In 2001, Bengal’s tea production was 192 million kg while in 2011, it had grown to 228 million kg, the minister said. “There had been a 19 per cent increase in the state’s production in the last decade, while the country's production over the same period had increased by 14 per cent,” he added. “Exports, however, had come down over this period because of a fall in the quality of tea,” the minister told the House.

Chatterjee’s observation on quality comes at a time when the industry has been trying to grapple with workers’ shutdowns and strikes for revision of wages.

The minister also said an eight-year-old recommendation that the government and the planters share the social cost of the workers would be looked into.

Planters in north Bengal said Chatterjee’s remark on quality influencing export must have been on CTC tea, which is grown in the foothills or the Dooars and the Terai. “For, the demand for Darjeeling tea has been consistent in the international market,” said K.K. Mintri, a planter from Siliguri.

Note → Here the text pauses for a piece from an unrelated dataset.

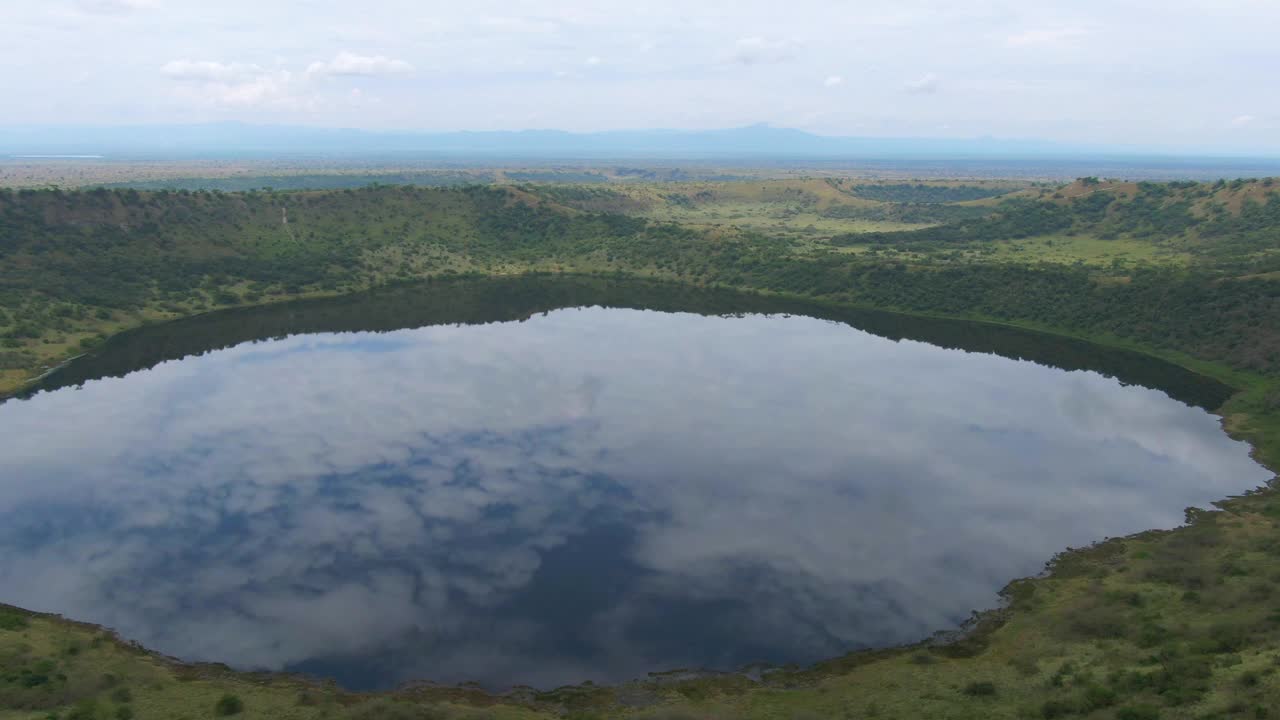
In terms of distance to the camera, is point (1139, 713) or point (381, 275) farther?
point (381, 275)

Mintri, however, said the export of CTC tea has come down because of higher prices that Indian manufacturers are forced to demand from international buyers as a result of the higher cost of production.

“CTC tea has good competition from countries like Vietnam and Kenya which produce similar tea and can afford to sell at lesser prices,” Mintri said. The planter said buyers for CTC are mostly from Iraq, Iran, Pakistan and Russia, unlike Darjeeling tea, which is exported to European countries and the US.

U.B. Das, the principal adviser to the Indian Tea Planters’ Association, claimed that other countries could produce tea at lower cost because the fringe benefits and wages provided to workers there were less than what was given here.

“The only way to slash prices in international market is to bring down the cost of production. This will not be possible unless the state and the Centre shoulder some of the responsibilities,” he said. The workers here get a daily wage of Rs 67 and benefits like PF, gratuity housing, ration, free medical aid and education facilities for children.

The trade wing of Chatterjee’s party, Trinamul, which has been trying to curb bandhs in gardens, has demanded Rs 130, the same amount paid under the 100-days central job scheme. The rural job scheme has been often blamed by planters for absenteeism among workers.

Asked by Congress’s Alipurduar MLA D.P. Roy if an inter-ministerial committee recommendation in 2003 to the government to share the social cost of workers with the planters had been considered, the minister replied it was still pending. “But steps are being taken — a separate secretariat is being set up in north Bengal, and experts are being consulted. The situation will change soon,” he said.